Il motivo è legato alle mie origini: facevo parte delle schiere della Superbia, quando questa fu sopraffatta e scacciata dall’Amore, ma non condividevo lo stato d’animo - dettato dall’odio, dall’invidia, dal desiderio di rivalsa - che aveva preso piede tra gli sconfitti. Avevo altre aspirazioni. Ero inquieto, curioso, affamato di conoscenza. Mi separai dagli altri e mi nascosi in questo mondo brulicante di vita. Quindi sono un dissidente. Tuttavia i Vincenti non mi considerano diverso da quelli della mia specie per i quali, in ogni caso, sono un traditore.

Nuova Zelanda, 1329 d.C.

Il Moa è davvero gigantesco e non c’è da scherzare con il suo robustissimo becco. Inoltre è assai intelligente e molto aggressivo. In uno scontro diretto, uno contro uno, è quasi sempre in grado di avere la meglio su un uomo, per quanto ben armato. Infatti noi Maori non lo affrontiamo mai da soli. La caccia si svolge secondo regole rigorose: un gruppo di cacciatori lo incalza e lo costringe a fuggire in una direzione obbligata, spingendolo all’interno di un’area chiusa da insormontabili ostacoli artificiali. Quindi una pioggia di lance chiude la partita. La carne dell’uccello basta a sfamare per una settimana un villaggio di duecento persone.

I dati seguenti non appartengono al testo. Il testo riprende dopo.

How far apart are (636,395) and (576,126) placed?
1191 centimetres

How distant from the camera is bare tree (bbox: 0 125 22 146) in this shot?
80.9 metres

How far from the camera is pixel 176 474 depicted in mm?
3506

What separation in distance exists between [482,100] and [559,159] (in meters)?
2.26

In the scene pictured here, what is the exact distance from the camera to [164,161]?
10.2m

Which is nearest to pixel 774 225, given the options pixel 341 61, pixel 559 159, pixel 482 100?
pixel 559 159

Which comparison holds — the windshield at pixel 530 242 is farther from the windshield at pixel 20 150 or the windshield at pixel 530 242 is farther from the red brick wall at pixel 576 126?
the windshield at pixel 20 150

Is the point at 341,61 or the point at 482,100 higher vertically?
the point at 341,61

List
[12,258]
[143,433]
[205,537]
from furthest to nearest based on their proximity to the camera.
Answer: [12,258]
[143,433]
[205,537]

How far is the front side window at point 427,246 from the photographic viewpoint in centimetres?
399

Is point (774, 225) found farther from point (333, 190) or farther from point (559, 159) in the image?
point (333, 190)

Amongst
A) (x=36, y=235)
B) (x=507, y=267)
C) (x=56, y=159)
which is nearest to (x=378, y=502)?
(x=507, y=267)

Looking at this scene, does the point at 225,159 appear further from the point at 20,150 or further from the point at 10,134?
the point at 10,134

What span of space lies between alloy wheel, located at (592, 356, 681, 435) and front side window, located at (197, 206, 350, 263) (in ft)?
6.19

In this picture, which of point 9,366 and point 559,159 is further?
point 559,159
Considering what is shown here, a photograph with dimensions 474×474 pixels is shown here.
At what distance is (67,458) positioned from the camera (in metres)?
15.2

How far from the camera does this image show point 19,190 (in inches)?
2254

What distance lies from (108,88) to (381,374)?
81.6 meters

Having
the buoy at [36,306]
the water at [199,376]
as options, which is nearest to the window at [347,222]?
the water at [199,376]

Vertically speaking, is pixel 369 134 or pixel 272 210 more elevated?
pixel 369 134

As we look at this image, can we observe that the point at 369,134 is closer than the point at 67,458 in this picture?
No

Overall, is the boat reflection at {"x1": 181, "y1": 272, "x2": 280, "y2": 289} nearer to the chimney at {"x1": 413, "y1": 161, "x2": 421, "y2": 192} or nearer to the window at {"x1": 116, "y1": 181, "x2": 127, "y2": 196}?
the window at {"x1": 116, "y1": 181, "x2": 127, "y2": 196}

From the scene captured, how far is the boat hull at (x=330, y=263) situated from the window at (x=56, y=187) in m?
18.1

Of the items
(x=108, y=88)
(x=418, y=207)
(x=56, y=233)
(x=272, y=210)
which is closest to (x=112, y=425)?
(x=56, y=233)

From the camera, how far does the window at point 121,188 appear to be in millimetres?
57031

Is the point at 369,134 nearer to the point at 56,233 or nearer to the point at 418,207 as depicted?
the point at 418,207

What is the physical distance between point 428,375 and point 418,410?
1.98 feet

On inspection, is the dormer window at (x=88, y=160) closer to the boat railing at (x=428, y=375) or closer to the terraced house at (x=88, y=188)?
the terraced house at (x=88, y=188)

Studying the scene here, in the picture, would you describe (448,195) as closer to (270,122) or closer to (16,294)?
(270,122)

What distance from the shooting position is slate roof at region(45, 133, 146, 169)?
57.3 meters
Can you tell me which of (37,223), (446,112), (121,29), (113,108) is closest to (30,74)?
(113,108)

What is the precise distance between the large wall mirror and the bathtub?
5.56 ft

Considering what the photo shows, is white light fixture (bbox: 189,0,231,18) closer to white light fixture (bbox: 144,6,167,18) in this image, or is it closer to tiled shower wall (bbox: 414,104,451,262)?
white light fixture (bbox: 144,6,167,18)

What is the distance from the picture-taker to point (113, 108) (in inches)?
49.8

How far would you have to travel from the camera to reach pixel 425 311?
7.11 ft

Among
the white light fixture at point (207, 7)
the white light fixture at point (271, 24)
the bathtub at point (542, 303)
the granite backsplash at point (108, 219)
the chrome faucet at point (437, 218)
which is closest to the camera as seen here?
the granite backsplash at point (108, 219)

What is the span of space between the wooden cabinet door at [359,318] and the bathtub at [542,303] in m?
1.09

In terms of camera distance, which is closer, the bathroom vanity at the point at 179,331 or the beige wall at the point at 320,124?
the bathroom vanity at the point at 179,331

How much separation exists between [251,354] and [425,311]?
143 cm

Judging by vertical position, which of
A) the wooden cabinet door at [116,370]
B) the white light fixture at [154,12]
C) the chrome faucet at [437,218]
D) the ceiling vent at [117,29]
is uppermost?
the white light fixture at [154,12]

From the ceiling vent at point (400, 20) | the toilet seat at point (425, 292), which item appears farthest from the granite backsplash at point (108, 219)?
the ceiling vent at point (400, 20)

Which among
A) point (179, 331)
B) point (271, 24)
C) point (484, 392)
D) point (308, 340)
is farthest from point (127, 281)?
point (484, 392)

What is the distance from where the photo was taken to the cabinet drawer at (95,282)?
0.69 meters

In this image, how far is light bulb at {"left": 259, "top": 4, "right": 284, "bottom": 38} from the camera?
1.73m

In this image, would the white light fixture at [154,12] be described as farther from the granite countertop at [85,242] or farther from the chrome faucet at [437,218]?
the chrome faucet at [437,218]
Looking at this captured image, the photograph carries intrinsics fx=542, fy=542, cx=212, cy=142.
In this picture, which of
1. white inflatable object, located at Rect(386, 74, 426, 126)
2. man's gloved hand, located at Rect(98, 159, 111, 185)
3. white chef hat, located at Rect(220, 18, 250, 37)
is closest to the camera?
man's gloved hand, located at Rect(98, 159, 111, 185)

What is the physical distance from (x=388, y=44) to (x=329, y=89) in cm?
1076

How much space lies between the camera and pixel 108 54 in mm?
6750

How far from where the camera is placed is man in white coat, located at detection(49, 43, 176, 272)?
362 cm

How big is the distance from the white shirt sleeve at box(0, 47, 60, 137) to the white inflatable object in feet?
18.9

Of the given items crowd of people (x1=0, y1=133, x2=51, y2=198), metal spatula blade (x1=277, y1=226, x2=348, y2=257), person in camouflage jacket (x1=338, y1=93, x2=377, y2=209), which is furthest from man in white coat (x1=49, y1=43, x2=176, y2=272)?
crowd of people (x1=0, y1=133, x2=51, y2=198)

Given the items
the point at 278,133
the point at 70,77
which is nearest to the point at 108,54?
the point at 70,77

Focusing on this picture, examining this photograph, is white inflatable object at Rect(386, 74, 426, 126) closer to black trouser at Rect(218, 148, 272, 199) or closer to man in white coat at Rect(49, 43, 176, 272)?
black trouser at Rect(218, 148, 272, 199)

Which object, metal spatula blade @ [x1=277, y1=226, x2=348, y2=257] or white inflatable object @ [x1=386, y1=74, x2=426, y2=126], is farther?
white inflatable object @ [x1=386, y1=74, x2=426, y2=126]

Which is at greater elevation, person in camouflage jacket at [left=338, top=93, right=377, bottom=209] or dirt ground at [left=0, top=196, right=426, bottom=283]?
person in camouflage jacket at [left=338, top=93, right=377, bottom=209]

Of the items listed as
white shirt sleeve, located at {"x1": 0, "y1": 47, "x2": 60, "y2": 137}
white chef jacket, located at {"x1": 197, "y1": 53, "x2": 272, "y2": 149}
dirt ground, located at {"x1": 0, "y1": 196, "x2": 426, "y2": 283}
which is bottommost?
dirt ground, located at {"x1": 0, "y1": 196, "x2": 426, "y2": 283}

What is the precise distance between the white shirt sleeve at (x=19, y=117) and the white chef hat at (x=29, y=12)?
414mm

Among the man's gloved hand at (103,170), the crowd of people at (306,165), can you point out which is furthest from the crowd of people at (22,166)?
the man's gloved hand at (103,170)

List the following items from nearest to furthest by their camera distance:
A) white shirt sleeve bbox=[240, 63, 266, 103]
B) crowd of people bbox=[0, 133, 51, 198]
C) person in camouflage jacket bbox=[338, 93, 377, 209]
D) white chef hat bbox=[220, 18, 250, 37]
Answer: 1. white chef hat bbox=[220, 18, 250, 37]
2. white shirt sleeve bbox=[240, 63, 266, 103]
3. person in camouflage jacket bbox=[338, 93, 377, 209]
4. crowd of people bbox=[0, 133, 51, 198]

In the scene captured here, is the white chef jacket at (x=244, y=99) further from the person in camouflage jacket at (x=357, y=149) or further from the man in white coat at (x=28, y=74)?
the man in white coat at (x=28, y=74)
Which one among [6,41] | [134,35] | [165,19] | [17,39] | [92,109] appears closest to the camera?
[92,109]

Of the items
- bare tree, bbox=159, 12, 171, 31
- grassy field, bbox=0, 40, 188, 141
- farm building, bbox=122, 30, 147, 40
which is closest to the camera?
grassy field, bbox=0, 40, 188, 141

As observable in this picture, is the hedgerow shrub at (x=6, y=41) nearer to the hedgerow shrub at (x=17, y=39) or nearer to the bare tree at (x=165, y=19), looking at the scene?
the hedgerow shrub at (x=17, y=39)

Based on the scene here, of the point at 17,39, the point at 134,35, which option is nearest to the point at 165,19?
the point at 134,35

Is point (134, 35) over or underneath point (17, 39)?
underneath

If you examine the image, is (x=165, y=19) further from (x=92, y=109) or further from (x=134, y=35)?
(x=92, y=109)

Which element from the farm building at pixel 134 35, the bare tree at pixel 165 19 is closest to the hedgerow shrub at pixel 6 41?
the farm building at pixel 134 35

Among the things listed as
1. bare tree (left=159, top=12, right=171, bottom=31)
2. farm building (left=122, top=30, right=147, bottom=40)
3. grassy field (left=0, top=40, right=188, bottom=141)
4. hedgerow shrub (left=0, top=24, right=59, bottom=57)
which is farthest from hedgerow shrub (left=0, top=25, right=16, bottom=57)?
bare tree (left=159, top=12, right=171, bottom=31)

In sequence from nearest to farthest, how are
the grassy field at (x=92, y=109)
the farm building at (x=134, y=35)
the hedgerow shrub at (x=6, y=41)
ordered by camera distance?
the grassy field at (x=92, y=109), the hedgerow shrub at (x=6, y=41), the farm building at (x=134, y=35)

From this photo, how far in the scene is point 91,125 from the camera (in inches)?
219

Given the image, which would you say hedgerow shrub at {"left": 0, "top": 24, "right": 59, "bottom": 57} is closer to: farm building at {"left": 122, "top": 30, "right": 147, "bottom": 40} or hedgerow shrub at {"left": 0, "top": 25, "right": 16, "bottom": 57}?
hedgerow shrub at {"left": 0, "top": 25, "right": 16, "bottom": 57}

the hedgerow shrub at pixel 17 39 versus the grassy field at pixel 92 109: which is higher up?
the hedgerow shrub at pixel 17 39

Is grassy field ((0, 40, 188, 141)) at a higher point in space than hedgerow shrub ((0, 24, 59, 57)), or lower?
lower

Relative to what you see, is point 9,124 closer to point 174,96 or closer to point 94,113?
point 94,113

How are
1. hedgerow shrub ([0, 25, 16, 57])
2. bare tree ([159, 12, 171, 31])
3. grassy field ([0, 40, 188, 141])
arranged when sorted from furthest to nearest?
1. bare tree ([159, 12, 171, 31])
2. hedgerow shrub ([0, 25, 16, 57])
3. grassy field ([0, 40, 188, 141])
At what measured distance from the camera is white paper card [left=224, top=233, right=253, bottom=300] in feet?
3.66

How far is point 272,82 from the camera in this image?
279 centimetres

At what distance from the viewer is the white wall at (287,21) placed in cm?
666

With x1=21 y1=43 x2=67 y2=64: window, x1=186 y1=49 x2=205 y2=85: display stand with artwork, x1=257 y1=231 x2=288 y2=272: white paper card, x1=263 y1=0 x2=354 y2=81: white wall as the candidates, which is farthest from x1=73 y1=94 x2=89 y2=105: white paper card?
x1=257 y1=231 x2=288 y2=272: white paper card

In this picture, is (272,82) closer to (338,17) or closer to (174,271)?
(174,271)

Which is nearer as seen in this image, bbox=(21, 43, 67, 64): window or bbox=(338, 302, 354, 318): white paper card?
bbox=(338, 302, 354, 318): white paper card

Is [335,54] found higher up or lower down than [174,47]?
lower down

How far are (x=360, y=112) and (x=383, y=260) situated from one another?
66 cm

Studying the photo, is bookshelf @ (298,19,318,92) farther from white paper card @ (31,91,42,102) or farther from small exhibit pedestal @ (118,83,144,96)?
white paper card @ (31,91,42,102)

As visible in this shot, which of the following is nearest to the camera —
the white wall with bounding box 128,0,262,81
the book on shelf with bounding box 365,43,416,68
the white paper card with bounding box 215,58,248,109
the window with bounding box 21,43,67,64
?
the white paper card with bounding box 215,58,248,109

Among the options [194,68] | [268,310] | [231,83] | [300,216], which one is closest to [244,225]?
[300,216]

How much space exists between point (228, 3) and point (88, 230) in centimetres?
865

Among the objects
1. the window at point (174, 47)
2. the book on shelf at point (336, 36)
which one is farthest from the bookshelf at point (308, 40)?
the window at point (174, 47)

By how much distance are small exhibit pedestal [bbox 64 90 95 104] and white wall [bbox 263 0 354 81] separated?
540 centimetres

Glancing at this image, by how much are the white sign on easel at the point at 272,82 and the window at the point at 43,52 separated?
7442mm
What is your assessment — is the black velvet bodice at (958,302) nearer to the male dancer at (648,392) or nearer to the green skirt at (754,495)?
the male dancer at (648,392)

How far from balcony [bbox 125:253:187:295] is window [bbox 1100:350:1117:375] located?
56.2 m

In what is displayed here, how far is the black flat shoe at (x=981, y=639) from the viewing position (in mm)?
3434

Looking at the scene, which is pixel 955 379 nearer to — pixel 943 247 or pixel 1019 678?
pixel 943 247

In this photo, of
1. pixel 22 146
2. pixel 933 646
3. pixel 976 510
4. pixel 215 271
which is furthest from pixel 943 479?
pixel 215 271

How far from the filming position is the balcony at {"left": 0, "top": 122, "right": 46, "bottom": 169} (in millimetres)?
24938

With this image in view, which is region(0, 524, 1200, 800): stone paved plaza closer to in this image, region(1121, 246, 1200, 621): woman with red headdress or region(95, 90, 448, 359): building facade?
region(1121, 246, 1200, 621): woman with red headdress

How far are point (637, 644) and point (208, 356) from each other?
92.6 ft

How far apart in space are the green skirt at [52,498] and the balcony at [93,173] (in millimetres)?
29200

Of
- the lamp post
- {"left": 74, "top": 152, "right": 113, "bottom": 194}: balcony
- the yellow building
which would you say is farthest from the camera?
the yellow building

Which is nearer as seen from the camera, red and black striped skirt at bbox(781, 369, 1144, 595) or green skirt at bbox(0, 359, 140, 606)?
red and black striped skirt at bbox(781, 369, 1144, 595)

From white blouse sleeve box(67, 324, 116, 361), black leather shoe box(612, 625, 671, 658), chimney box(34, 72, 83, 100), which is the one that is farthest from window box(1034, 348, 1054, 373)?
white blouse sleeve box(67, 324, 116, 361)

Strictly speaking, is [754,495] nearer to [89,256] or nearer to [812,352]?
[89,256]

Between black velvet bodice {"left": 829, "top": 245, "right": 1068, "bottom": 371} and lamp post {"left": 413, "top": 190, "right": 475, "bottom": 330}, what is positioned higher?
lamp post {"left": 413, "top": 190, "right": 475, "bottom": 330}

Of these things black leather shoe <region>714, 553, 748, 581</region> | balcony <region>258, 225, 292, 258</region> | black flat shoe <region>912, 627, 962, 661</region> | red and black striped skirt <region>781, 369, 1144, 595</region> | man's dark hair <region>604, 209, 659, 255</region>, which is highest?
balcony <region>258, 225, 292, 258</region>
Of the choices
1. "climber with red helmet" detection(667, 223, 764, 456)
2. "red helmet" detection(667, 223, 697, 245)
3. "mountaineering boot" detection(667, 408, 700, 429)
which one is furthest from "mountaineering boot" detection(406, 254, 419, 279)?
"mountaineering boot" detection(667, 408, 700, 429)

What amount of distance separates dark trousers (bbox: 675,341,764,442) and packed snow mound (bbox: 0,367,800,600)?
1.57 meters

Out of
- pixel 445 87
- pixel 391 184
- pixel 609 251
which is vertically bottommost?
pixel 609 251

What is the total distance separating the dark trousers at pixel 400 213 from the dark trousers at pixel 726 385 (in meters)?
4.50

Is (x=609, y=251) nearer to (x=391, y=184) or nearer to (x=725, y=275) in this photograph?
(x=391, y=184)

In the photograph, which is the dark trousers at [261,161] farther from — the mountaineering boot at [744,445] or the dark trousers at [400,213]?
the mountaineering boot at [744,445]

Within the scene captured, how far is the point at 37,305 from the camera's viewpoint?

Anche questa volta uccidiamo un gigante pennuto: è un esemplare molto giovane, una specie di enorme pulcino. Muore con gli occhi sgranati e le piume inzuppate di sangue.

Oggi

La stazione della metropolitana è pochissimo frequentata dopo le cinque del pomeriggio. I Belgi, anche durante la bella stagione, preferiscono rientrare presto in casa oppure si rinchiudono in un bistrot. Sono molto diversi dai mediterranei, sempre ben disposti a restare in giro. Mi fermo sulla banchina a aspettare la prossima corsa. Intorno a me ci sono appena una dozzina di persone: qualche operaio, alcune massaie, un ragazzo e una ragazza che si tengono per mano parlando sommessamente. Dopo pochi minuti si cominciano a percepire le vibrazioni che annunciano l’arrivo del treno. Quindi una coppia di luci violente sbuca dalla curva in fondo al tunnel. Appena il convoglio si ferma, salgo sulla carrozza che mi trovo di fronte.

Londra, 1540 d.C.

Anna di Cleves è straordinaria, per una donna del Rinascimento. Ma il re non la apprezza; le riconosce poche attrattive rispetto a quelle che trovava in Ann Boylen. In realtà la tedesca è decisamente affascinante. Forse un po’ troppo alta e androgina per i canoni di bellezza della prima metà del ‘500. Comunque è assai diversa dalle dame che la circondano. Adoro parlare con lei. E’ una delle poche persone alla corte del Tudor con cui valga la pena discutere.

Patricia Griffin è una dama di compagnia della regina. Ha passato da un pezzo i quarant’anni, un’età piuttosto avanzata per una donna del XVI secolo. Ma possiede quella serena, direi olimpica bellezza delle donne mature. E’ un po’ più alta di me e piuttosto prosperosa. Gli occhi azzurri contrastano piacevolmente con la pelle bianchissima, così come con il rosso delle labbra e il castano dei capelli. Mi sorride sempre e mi ascolta con sincero interesse quando le racconto dei miei viaggi o delle mie letture. La vedo spesso essendo stato ammesso alla corte di Enrico VIII in qualità di precettore del delfino, Henry Fitzroy. Siamo amanti da qualche mese. Naturalmente ho avuto altre donne, più giovani e più belle, ma con lei è un’altra cosa. So che non dimenticherò mai la magnificenza del suo grande corpo bianco disteso sul letto; la sontuosa rotondità delle sue natiche; il rosa delicato dei suoi capezzoli; lo sguardo divertito con il quale esplora il mio corpo; le dolci battaglie tra il mio pene e la sua vagina. Purtroppo non potrò restare a lungo a Londra. Non invecchio e ciò mi costringe, periodicamente, a cambiare aria. Patricia soffrirà, ne sono certo, ma finirà per consolarsi: ha uno stuolo di figli e nipoti ai quali dedicarsi.

Oggi

Non riesco a abituarmi agli spostamenti in metropolitana. Durante il viaggio, al di là del finestrino, vedo le gallerie, le stazioni, le facce anonime degli altri viaggiatori che si accingono a salire. Tutto scorre a velocità folle. Si direbbe una metafora della mia esistenza durante la quale, senza mai invecchiare, ho visto il sorgere e il declino di imperi, il susseguirsi di innumerevoli generazioni. Cosa significa questo attraversare l’esistenza come un osservatore distaccato? Non lascerò niente di mio a tutta questa gente?